Robert William Woods, who was indicted in December on a charge of felony embezzlement by the North Carolina State Bureau of Investigation, turned himself in at the Lee County Courthouse on Tuesday morning, The Rant has learned.

The case involves Woods, 46, and his stewardship of the Wilrik Hotel’s governing body, the nonprofit Sanford Affordable Housing Development Corporation.

The nonprofit reported to Sanford police in 2017 that someone had taken more than $100,000 from its fund between June 1, 2016 – the same date the Woods-led SAHDC assumed sole ownership of the building following a lengthy and confusing back and forth between the private nonprofit and the federally-funded Sanford Housing Authority – and August of 2017.

Read more background on the details of the case here, here and here.

According to the indictment, Woods “did embezzle and fraudulently and knowingly misapply and convert to his own use … United States currency, belonging to the Sanford Affordable Housing Development Corporation,” of which he was “the agent, officer, servant and fiduciary.”

Public documents show Woods turned himself in around 11:30 a.m. Tuesday with an attorney present.

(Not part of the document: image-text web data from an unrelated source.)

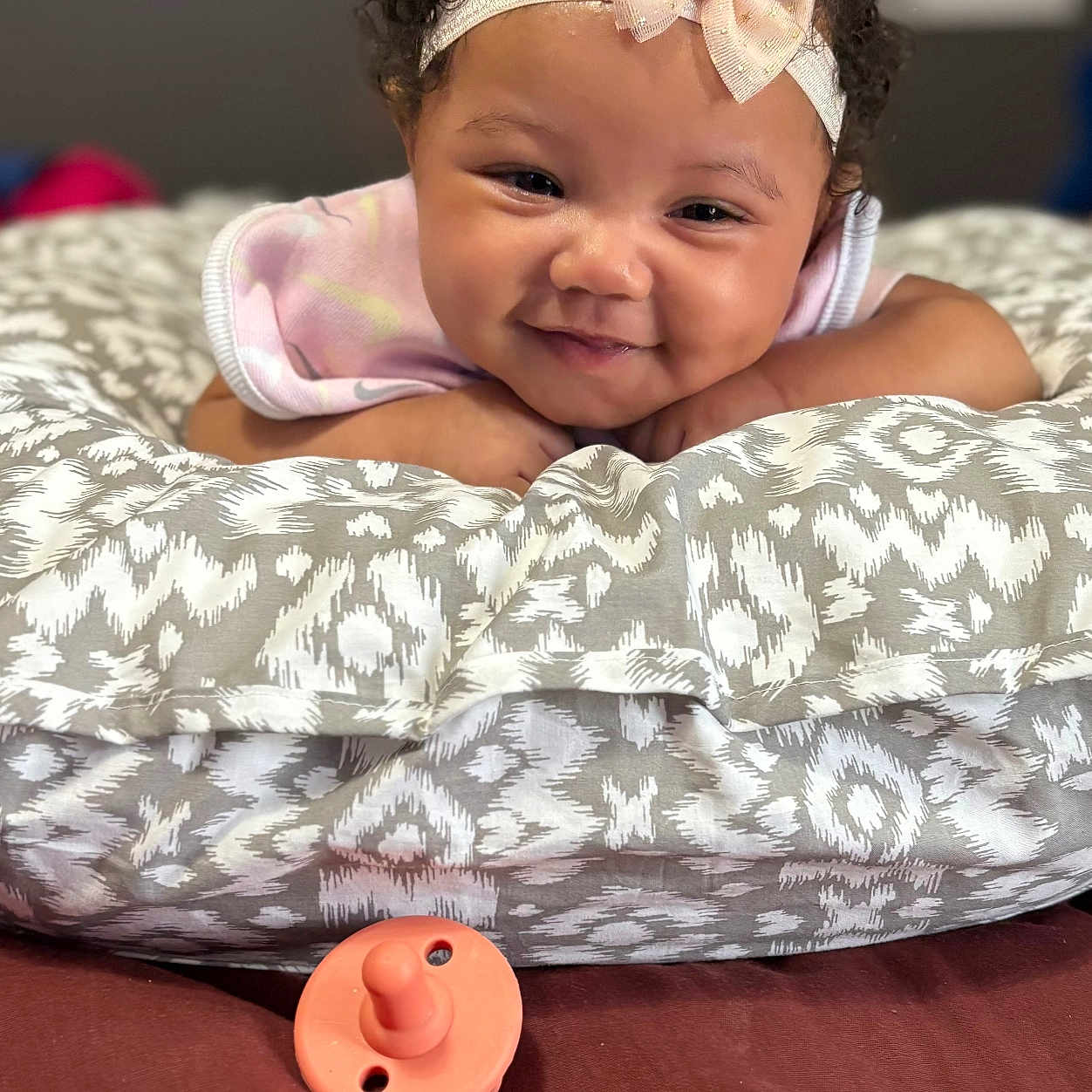 Kvori joined the competition — help win amazing prizes! baby, baby_girl, child, closeup, cozy, curly_hair, cushion, cute, expression, face, happy, headband, indoor, infant, lying_down, pacifier, patterned_fabric, portrait, smiling, soft_lighting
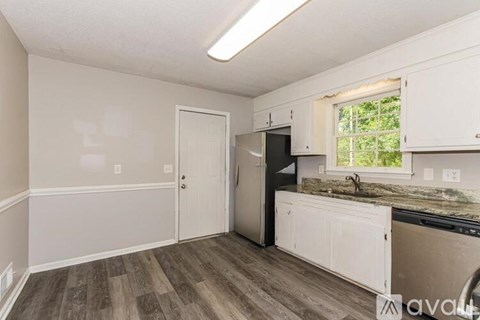 A kitchen with white cabinets and a black fridge.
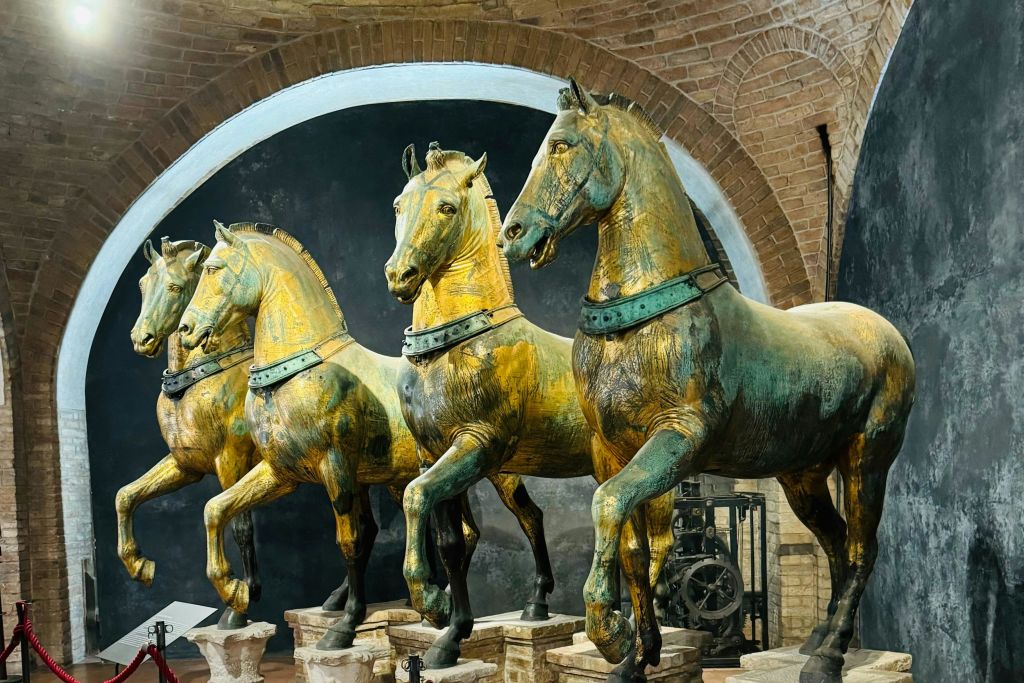 박물관 배경에 아치형 벽돌 배경과 둥근 어두운 패널이 있는 4개의 청동 말 조각상이 전시되어 있습니다.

He was initially held without bond pending a hearing, after which bail was set at $300,000 secured. His next court appearance is set for February 17.

Prior to serving as a director for the SAHDC, Woods spent time on the board of the Sanford Housing Authority following a nomination by Sanford City Councilman Charles Taylor. He wasn’t reappointed to the board after a 2014 shakeup surrounding an attempt by some of its members to hire a director who had a felony record.

Woods has been at the center of local controversy more than once in recent years.

In March of 2017, The Sanford Herald reported that Woods blamed the city’s streetscape improvements for water damage which occurred in the Wilrik building. Woods apparently attempted to bill the city for the damage, but a claim against the city’s insurance carrier was denied. Sources have told The Rant that Wilrik representatives never pushed the claim further.

Woods also reported in March of 2015 that a bus owned by his transportation nonprofit the Woolford House had been vandalized with a racial epithet. No perpetrator has ever been identified, and the nonprofit’s bus remained parked behind the movie theater on Spring Lane for several more years. It had been moved sometime prior to early December.

It was unclear at the time of the indictment’s issuance whether Woods remained in the area. The North Carolina State Board of Elections at that time showed him registered to vote at a Sanford address, but he had not participated in any elections since 2016. When he turned himself in Tuesday, he listed an address on Brookhaven Drive near the Jonesboro area of Sanford.